▶ **EXERCISE DIRECTIONS**:
In the account of the Thanksgiving dinner, why did the narrator go to the kitchen?

▶ **EXCERPTED TEXT**:
I love a good Thanksgiving spread. Well-seasoned side dishes, a perfectly baked mac and cheese, and a table full of baked goods and desserts. What I do not love is being served a heaping plate of drama alongside the cranberry sauce.


The title tells you most of what you need to know: I was officially designated the "Side Chick" at a family Thanksgiving dinner, and I didn't even know it until the meal was halfway cold. Because when you’re dating in your 40’s, the red flags don't come on tiny little sticks; they come dressed in jeans, uggs and fall hues, giving you the meanest side eyes you’ve ever seen.


I had been dating this man, and things felt promising; you know the vibes: good conversation, consistency, and a seemingly shared vision. So when he invited me to Thanksgiving dinner with his entire family, I saw it as a green light. I showed up, prepared to be charismatic, complimentary of the cornbread and sweet potato soufflé (the one with the nuts and toasted marshmallows on top; you know, the fancy kind), not expecting any drama or shade.


As I circulated, shaking hands and being introduced, I noticed something odd. The women, his sisters. aunties, and female cousins were giving me the “mean mug,” stare down and the most intense side eyes. I’m talking full-on head turns, the type of surveillance I complained about in "The Algorithm of Envy," but in real life. I initially dismissed it: Maybe they just don’t like me. Maybe it’s just that mean girl energy.


But the energy was too synchronized, too intense, and far too uncomfortable to be random jealousy. It wasn't until I went to the kitchen for a second piece of sweet potato pie (don't judge my priorities) and overheard two cousins whispering, when I finally connected the dots.


I realized I wasn't just a girl he was dating; I was a mystery guest. A last-minute substitution. The silent judgment wasn't about my personality; it was about his deception. Those side eyes were the flashing red light I needed, delivered by women who were trying to signal a warning without risking a scene with their family member.


In that moment, I found the only thing that felt right was leaving. The integrity of the side dishes was the only thing I could trust.


This experience was a spiritual accountability check wrapped in a linen napkin. It showed me that clarity often comes through uncomfortable moments, and sometimes, God uses the least expected sources, like a table full of side-eye-throwing cousins, to expose a lie.

▶ **INFORMATION PROVIDED**:
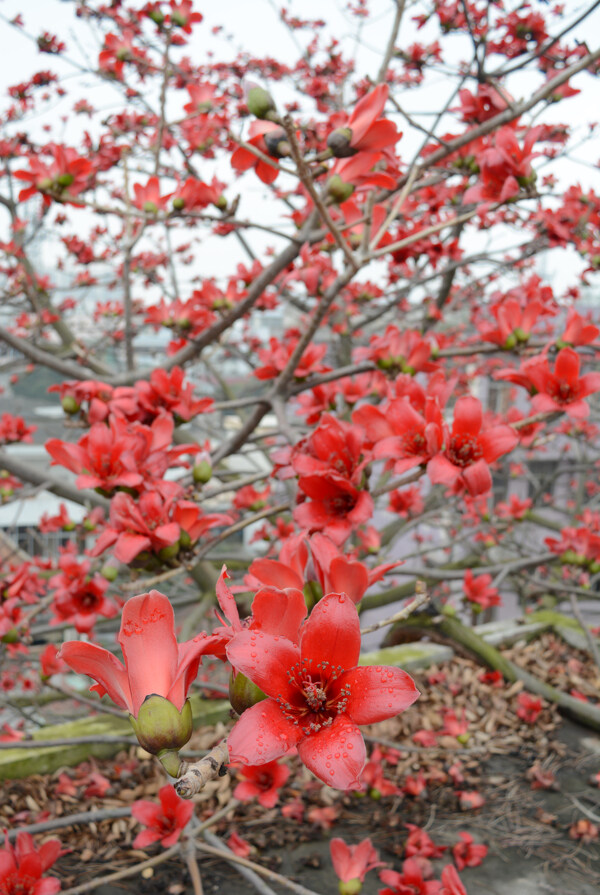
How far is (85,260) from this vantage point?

▶ **RESPONSE**:
For a second piece of sweet potato pie.